To test this hypothesis, we performed correlation analyses between various molecular features. The mutation status of multiple genes, including TP53, LRP1B, SMARCA4, KEAP1, and PKHD1, was significantly associated with increased TMB (2.7 vs. 4.3, P=0.023; 3.2 vs. 8.6, P=0.019; 3.2 vs. 16.6, P=0.016; 3.2 vs. 49.4, P<0.001; 3.2 vs. 37.1, P=0.011) (Supplementary Figures S4A, B). Additionally, patients with altered p53, Nrf2, SWI/SNF, and TGF-β pathways showed a significant or close-to-significant association with higher TMB (Supplementary Figures S4C, D). Overall, the alterations in the SWI/SNF and Nrf2 pathways were correlated with increased TMB, which may explain the insignificant results in the multivariate analysis. These findings indicate that while individual molecular features may not independently predict prognosis, their interactions and combined effects on TMB could play a crucial role in the clinical outcomes of stage II-III LMPC patients.

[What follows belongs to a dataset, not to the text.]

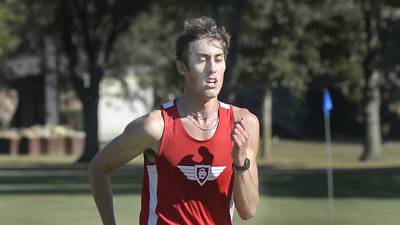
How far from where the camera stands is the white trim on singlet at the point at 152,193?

Lastly, we conducted a preliminary prognostic modeling analysis using the 27 stage II-III LMPC patients in our cohort as a training set. We applied the least absolute shrinkage and selection operator (LASSO) regression for feature selection from a panel of over ten clinical and molecular features, including TMB, pathway alterations, and NPA classification. This analysis identified the Nrf2 and SWI/SNF pathways as the most predictive combination of features for DFS (Figure 5A). Subsequently, we constructed a nomogram based on a Cox proportional hazards model integrating these two molecular features. The performance of the model was evaluated using the concordance index (C-index), which was 0.792 (95% CI: 0.676-0.908, P = 7.73e-07) (Figure 5B), indicating good discriminative ability within this cohort.

Figure 5. Construction of the DFS predictive model. (A) LASSO regression was employed to select variables for constructing the DFS prediction model. (B) A nomogram was developed based on a Cox proportional hazards model, incorporating the Nrf2 and SWI/SNF pathways. DFS, disease-free survival; LASSO, least absolute shrinkage and selection operator; Alt., alteration; WT, wild type.
Discussion
LMPC, a histologic subtype of LADC, is generally associated with poor prognosis. Despite its clinical significance, the molecular characteristics and associated prognosis of LMPC have been under-investigated, particularly in the Chinese population. To address this gap, we conducted a systematic analysis to characterize the molecular and clinical features of 54 Chinese resectable LMPC patients. Our findings revealed that LMPC tumors possess a unique genetic profile, featuring more diverse targetable mutations, an increased NPA, and more extensive oncogenic pathway alterations compared to LADC tumors. Specifically, the mutational frequencies of ERBB4, BRAF, PIK3CA, RPTOR, and NOTCH2 were significantly higher in LMPC than in LADC. LMPC patients were also more likely to harbor genetic alterations in multiple oncogenic pathways, including PI3K, Wnt, and TGF-β. Among stage II-III LMPC patients, molecular features such as SMARCA4 mutations, SWI/SNF pathway alterations, Nrf2 pathway alterations, and TMB were significantly associated with postoperative recurrence risk.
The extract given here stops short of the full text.